The following is a composite of a typical, traditional argument for believing that the resurrection of Jesus was a fact provable from history:

The twelve disciples were eyewitnesses to the resurrection of Jesus. The earliest accounts of the resurrection speak of the bodily resurrection of Jesus.

The canonical gospels record the eyewitness accounts of the disciples. The gospels are to be regarded as at least ordinary historical documents, substantially if not completely true. The eyewitness accounts are accurate because they are clear and consistent. Early Christians regarded these accounts as inspired, or at least literally accurate and truthful.

The sincerity of the disciples is proven by the martyrdoms they endured. The Christian story must be regarded as truthful because the Jews and Romans, threatened by the growing movement, could have easily presented contrary evidence had if it existed.

It is therefore logical to believe in Jesus’ resurrection. The historical evidence proves that Jesus was resurrected.

Let’s investigate the above claims. Just the facts, mam.

The Girlfriend

The story is a good story, too. Like all good detective stories, there is a love interest. Did you know about Jesus’ girlfriend? Imagine Mary Magdalene suddenly showing up at a trial to deliver surprise testimony. This account has been suppressed by centuries of orthodox Christianity:

The companion of the [Savior is] Mary Magdalen. [But Christ loved] her more than [all] the disciples, and used to kiss her [often] on her [mouth]. The rest of [the disciples were offended]. They said to him,”Why do you love her more than all of us?” The Savior answered and said to them, “Why do I not love you as (I love) her?”(4)

---

Problems to solve
a – Answer these questions from the passage on the resurrection argument, each answer on its own line and marked like its question:
(i) What does the passage say proves the sincerity of the disciples?
(ii) Who is named as the companion of the Savior?
(iii) How many disciples does the passage call eyewitnesses to the resurrection?
b – Repeat, word for word, the part of the resurrection passage that opens with the words containing "The following is" and closes with "bodily resurrection of Jesus.".
c – Carry on the passage about the resurrection argument from the point where it stops.
The records below come from a separate source.

Dataset records
---

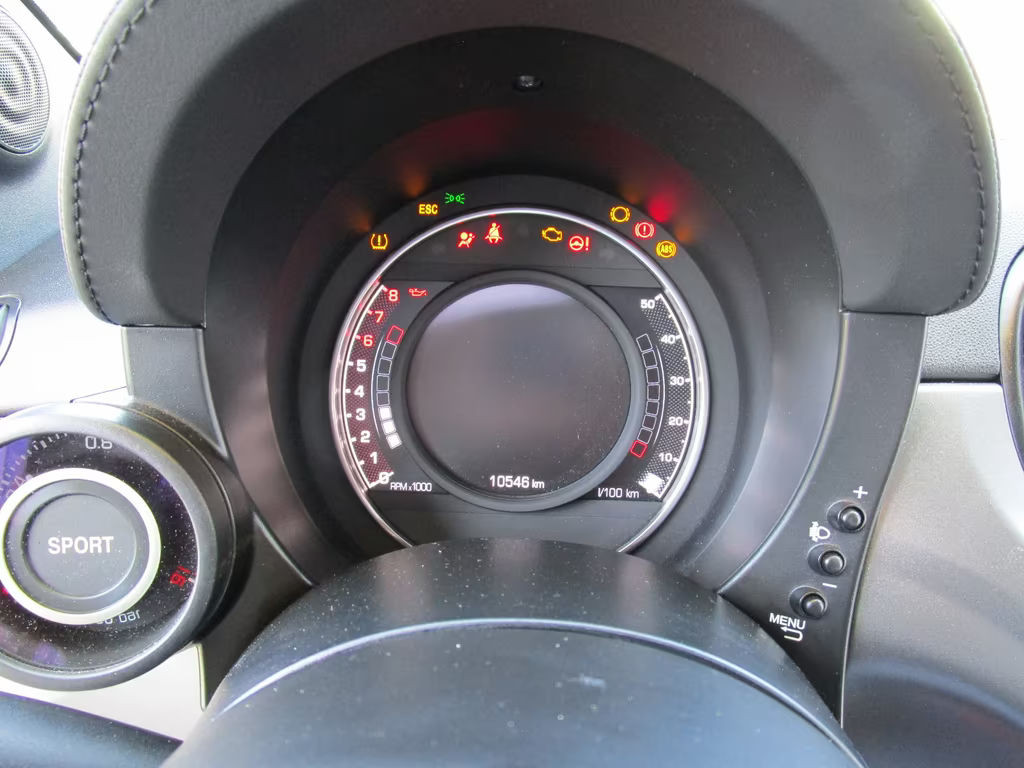 Abarth 500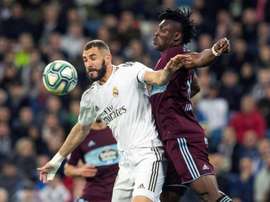 Benzema analizza la sfida contro il City. EFE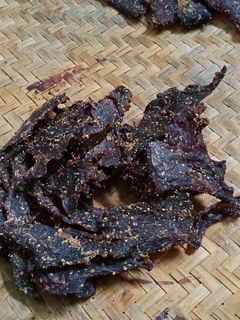 Foto resep Dendeng kering khas Ramadhan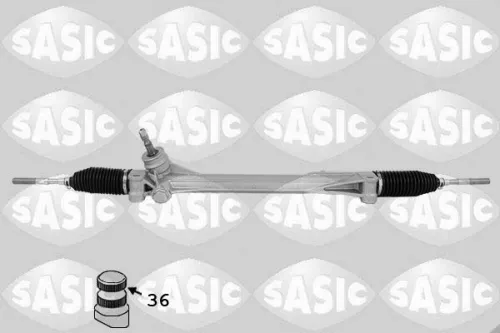 Stuurinrichting SASIC 7376038)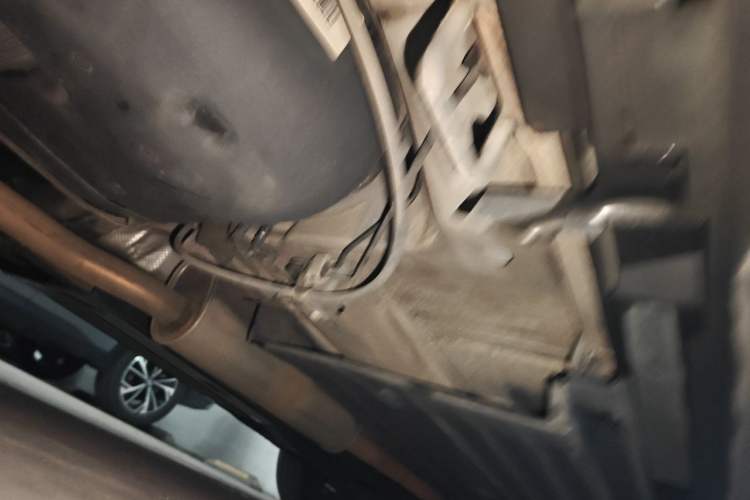 Used Suzuki Vitara S-Cross 2017 1.6L Manual Two-Wheel Drive Urban Fashion Model Chassis Rear Right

---

Answers to the exercise
a –
(i) The martyrdoms they endured.
(ii) Mary Magdalen.
(iii) Twelve.

b –
The following is a composite of a typical, traditional argument for believing that the resurrection of Jesus was a fact provable from history:

The twelve disciples were eyewitnesses to the resurrection of Jesus. The earliest accounts of the resurrection speak of the bodily resurrection of Jesus.

c –
The easy way

In a strict sense, no “miracle” can ever be proved by a historian. Antony Flew summarizes the arguments as put forth by David Hume:

[F]irst, that the present relics of the past cannot be interpreted at all unless we presume the same fundamental regularities obtained then obtain today.

Second, the historian must employ as his criteria all his present knowledge, or presumed knowledge, of what is probable or improbable, possible or impossible.

Third, that since the word “miracle” has to be defined in terms of practical necessity and practical impossibility the application of these criteria inevitably precludes proof of a miracle. (5)

Notice that Hume/Flew is not saying that “miracles are impossible.” What could that possibly mean, anyway? But a historian, dealing with accounts of events, and explanations of those events, has to rank these events as “probable” and “improbable.” Because a “miracle” by definition is contrary to the ordinary experience, it always has to be classified as “improbable.” A report of a resurrection is so improbable, that the historian must rank a literal interpretation as less probable than that the reports are the results of illusion, deception, garbled transmission, and so forth.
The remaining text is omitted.